▶ EXTRACTED TEXT:
|---|
A Matter of Interest: Understanding Interestingness of Math Problems in Humans and Language Models
Shubhra Mishra, Yuka Machino, Gabriel Poesia, Albert Jiang, Joy Hsu, Adrian Weller, Challenger Mishra, David Broman, Joshua B. Tenenbaum, Mateja Jamnik, Cedegao E. Zhang, Katherine M. Collins
TL;DR
This work investigates whether AI systems can reliably judge the worth of mathematical problems, separating interestingness from difficulty, and compares these judgments to humans’ across two data sources: crowdsourced Prolific participants and IMO competitors. By evaluating 12 models from 5 families, the study reveals that while many LLMs show broad alignment with human judgments, they do not capture the full distribution of human opinions and poorly reflect why humans find problems interesting. The findings highlight both the potential of AI as a mathematical thinking partner and its current limitations in capturing subjective, human-centered notions of interestingness, especially regarding problem elegance and rationale. These insights inform the design of AI systems for education and automated mathematical discovery, emphasizing the need to account for variability in human judgments and to align model explanations with human reasoning.
|---|
▶ ENTRIES SHOWN:

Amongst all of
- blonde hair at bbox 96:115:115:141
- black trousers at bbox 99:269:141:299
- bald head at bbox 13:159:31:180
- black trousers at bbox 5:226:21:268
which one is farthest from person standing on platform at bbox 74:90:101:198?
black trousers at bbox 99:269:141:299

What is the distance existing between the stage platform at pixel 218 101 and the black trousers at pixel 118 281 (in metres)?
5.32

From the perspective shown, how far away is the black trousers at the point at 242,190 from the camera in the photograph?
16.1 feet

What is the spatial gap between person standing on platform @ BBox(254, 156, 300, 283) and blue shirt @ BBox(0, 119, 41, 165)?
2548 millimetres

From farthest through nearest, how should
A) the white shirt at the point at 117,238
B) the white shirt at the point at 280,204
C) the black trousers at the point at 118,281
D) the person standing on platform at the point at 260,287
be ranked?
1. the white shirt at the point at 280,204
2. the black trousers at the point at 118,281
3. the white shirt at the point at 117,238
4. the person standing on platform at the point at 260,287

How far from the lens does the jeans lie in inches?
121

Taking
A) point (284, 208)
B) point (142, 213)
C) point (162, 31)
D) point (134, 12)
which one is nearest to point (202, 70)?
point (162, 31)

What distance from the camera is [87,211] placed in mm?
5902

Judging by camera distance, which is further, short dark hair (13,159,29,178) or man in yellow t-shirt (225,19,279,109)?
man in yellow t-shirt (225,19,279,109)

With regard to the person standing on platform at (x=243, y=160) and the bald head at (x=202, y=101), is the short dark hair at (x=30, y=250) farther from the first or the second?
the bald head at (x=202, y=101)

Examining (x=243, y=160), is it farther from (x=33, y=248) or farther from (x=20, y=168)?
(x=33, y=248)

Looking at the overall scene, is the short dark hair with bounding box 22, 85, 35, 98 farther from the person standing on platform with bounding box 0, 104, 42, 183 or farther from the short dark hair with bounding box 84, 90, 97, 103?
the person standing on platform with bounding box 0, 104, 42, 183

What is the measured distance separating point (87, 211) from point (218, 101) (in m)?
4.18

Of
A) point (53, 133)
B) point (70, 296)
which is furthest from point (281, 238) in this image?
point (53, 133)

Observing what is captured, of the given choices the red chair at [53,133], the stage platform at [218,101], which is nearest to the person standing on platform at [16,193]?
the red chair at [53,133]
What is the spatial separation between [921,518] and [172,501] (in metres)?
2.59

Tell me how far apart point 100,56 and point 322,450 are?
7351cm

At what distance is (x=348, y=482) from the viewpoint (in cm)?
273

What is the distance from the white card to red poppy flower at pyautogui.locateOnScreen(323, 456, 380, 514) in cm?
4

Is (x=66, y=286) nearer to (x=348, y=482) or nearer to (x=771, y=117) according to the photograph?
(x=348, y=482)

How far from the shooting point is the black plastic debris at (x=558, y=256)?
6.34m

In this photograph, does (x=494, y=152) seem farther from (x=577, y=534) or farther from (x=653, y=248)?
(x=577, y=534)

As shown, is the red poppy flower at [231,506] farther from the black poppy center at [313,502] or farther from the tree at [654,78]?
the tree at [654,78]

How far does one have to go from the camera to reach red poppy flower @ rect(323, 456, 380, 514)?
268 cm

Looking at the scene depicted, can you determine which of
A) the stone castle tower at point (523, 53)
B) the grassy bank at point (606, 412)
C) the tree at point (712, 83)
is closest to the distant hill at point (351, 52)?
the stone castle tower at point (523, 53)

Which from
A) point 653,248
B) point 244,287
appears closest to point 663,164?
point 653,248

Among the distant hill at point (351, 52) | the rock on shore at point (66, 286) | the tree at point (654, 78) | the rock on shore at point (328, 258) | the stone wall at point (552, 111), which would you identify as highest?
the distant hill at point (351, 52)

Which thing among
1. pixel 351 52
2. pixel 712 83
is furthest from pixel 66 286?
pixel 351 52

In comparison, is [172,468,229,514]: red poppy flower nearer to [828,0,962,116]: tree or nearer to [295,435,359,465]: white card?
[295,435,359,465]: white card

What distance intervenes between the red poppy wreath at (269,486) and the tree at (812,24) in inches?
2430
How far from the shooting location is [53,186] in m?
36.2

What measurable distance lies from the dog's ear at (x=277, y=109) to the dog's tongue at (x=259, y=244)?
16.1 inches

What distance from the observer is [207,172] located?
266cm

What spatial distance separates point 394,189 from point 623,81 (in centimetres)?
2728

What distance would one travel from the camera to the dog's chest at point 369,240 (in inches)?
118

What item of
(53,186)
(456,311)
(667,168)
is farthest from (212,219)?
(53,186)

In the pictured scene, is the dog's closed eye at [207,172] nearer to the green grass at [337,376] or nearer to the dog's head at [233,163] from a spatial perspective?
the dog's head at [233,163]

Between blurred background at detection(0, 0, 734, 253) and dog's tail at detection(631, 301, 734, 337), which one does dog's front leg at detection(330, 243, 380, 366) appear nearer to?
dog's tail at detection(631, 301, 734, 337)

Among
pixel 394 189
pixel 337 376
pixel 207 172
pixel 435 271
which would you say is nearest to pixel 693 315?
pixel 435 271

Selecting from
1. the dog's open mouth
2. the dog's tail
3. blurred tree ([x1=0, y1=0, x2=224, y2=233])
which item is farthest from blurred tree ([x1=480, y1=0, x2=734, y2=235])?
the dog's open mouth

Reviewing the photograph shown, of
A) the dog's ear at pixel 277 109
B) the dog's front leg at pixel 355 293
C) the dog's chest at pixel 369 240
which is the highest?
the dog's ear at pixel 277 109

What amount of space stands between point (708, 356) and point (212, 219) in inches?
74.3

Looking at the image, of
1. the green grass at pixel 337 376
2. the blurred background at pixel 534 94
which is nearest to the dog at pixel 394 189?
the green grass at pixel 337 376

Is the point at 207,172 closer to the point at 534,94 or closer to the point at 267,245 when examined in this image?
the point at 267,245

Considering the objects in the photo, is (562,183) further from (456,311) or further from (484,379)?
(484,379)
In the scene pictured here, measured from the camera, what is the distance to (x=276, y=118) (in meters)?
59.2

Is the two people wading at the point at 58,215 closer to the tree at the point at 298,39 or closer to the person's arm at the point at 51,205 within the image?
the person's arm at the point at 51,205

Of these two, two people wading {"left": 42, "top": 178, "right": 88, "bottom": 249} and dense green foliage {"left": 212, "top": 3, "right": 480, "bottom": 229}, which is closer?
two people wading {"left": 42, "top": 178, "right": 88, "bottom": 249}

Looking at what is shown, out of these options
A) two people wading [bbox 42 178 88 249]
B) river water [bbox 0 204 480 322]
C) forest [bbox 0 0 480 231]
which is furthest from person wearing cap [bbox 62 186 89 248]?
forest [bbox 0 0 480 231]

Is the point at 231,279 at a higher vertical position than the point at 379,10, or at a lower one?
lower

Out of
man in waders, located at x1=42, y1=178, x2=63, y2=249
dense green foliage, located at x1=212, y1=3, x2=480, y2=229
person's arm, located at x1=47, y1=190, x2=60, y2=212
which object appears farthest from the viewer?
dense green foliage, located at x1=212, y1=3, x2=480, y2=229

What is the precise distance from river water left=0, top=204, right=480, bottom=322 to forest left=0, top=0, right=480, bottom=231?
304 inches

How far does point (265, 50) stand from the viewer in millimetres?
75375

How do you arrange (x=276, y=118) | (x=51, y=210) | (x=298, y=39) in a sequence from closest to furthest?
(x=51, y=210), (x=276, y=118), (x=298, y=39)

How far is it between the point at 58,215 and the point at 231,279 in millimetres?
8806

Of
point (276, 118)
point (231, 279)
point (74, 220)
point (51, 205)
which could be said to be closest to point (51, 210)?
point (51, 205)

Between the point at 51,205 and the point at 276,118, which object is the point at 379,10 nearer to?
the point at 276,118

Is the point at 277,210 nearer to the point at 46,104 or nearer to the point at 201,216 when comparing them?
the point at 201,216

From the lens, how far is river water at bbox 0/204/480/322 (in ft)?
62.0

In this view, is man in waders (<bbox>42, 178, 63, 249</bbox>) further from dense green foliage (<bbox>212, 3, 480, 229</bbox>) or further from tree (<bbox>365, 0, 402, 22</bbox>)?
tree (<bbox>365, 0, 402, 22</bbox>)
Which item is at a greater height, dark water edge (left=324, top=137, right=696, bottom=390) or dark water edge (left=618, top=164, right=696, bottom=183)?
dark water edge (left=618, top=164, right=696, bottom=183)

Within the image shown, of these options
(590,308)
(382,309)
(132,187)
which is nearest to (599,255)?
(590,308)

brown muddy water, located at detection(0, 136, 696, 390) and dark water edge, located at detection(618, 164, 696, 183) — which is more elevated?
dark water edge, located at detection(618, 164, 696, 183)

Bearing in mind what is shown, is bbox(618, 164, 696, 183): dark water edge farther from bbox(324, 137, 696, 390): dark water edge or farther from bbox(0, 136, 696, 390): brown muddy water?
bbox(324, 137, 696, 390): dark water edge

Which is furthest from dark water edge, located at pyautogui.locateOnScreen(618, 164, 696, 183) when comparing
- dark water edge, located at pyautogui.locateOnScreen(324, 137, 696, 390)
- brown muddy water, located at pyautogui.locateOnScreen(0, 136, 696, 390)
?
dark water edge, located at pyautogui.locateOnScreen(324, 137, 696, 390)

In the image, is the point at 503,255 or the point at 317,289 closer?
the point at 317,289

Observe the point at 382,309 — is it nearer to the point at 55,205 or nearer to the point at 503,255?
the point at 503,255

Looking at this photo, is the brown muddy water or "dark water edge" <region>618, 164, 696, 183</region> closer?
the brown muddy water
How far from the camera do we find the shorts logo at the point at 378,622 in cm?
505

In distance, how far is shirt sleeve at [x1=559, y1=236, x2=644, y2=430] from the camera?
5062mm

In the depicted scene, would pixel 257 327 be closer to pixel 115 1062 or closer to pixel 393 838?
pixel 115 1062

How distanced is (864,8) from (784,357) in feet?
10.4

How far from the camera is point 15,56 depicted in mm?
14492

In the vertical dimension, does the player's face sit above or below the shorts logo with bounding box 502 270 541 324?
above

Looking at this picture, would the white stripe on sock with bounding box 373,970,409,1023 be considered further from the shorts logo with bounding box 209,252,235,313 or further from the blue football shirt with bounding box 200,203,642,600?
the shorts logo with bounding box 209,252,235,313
|---|
▶ REQUIRED ACTION A:
In the summary of the study on how interesting math problems are, how many language models were evaluated, and from how many families?
▶ REQUIRED ACTION B:
Extend the summary of the study on how interesting math problems are, beginning after its final sentence.

▶ WRITTEN RESPONSE A:
Twelve models from five families.

▶ WRITTEN RESPONSE B:
Abstract
The evolution of mathematics has been guided in part by interestingness. From researchers choosing which problems to tackle next, to students deciding which ones to engage with, people's choices are often guided by judgments about how interesting or challenging problems are likely to be. As AI systems, such as LLMs, increasingly participate in mathematics with people -- whether for advanced research or education -- it becomes important to understand how well their judgments align with human ones. Our work examines this alignment through two empirical studies of human and LLM assessment of mathematical interestingness and difficulty, spanning a range of mathematical experience. We study two groups: participants from a crowdsourcing platform and International Math Olympiad competitors. We show that while many LLMs appear to broadly agree with human notions of interestingness, they mostly do not capture the distribution observed in human judgments. Moreover, most LLMs only somewhat align with why humans find certain math problems interesting, showing weak correlation with human-selected interestingness rationales. Together, our findings highlight both the promises and limitations of current LLMs in capturing human interestingness judgments for mathematical AI thought partnerships.